Pensare che solo poco prima, mi svelano, l’artista era partito da un’idea del tutto diversa, ma poi, ascoltando il parere degli abitanti e temendo i fili pericolosi che pendevano dalla cima del palazzo, ha improvvisato un cambiamento radicale e spettacolare insieme, regalando al quartiere un branco di balene che sembrano giocare fra le finestre e i deumidificatori della palazzina.
Coinvolta in questo gioco, anch’io mi diverto a passeggiare in mezzo a queste grandi e variegate opere, decidendo quali mi colpiscono di più e quali invece non mi trasmettono poi molto. D’altronde, uno dei vantaggi dell’arte contemporanea, specialmente quando vive in mezzo alle persone comuni, è proprio quella di offrirsi totalmente ai giudizi della gente, senza preconcetti né obblighi di comprensione, restituendo all’arte una piena dimensione di socialità e di libertà. Eccovi quindi le mie opere preferite: fra le tante, mi piace citare “Io sarò” di Guido Van Helten (con una bambina che sembra appena uscita da una foto di McCurry) e “Assolo” di Danilo Bucchi, moderna Dorothy dalle scarpette rosse.

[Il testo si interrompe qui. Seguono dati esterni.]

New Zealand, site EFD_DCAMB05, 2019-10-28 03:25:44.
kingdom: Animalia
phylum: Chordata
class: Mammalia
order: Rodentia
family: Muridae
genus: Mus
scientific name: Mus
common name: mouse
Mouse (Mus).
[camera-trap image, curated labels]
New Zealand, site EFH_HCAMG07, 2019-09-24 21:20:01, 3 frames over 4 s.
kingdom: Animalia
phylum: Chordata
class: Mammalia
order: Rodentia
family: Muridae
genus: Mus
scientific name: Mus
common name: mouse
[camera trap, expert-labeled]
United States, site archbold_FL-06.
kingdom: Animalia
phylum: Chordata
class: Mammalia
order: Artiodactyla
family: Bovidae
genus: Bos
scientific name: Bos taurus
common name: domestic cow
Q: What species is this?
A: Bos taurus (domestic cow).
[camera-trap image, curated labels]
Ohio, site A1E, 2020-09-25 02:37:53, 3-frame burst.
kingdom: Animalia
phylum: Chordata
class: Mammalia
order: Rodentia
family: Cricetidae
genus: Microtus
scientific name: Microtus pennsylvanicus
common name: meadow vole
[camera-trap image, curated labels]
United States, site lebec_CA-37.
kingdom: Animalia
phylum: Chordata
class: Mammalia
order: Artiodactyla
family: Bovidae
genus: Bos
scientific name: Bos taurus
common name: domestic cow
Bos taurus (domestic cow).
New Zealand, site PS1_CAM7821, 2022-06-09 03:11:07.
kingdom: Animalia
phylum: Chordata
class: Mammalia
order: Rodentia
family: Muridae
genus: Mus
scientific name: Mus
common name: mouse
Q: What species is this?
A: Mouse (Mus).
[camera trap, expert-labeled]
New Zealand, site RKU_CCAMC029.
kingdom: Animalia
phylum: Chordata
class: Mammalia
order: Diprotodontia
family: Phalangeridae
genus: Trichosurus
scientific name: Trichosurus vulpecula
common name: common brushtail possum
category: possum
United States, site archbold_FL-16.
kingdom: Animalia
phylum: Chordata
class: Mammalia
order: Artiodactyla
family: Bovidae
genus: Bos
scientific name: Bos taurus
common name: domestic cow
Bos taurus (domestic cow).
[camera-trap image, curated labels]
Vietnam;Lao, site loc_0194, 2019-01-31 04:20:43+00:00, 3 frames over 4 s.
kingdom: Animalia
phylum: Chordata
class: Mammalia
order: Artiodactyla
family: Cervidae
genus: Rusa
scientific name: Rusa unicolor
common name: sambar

È proprio Danilo Bucchi a ricordare come questo sia “un museo per il popolo, frequentato da un pubblico molto più spietato e più diretto ma anche più familiare.”
Le signore che ho incontrato, e la mia breve ma sincera esperienza del luogo, non fanno che dargli ragione.
Giunta alla fine di questa prima parte del mio percorso alla scoperta di una Roma inusuale ma non per questo meno affascinante, non resisto alla tentazione di salutarvi con una delle opere più incisive e coinvolgenti dell’intero comprensorio: “Distanza uomo natura” di Jerico.
Conferma evidente e segno stupefatto di come l’arte, a volte persa nelle sale dei musei, a partire da zone inaspettate come Tor Marancia cerchi di tornare a tutti i costi fra la gente e nel mondo, connettendo, grazie alla bellezza, uomini ad altri uomini, tempi ad altri tempi e luoghi ad altri luoghi.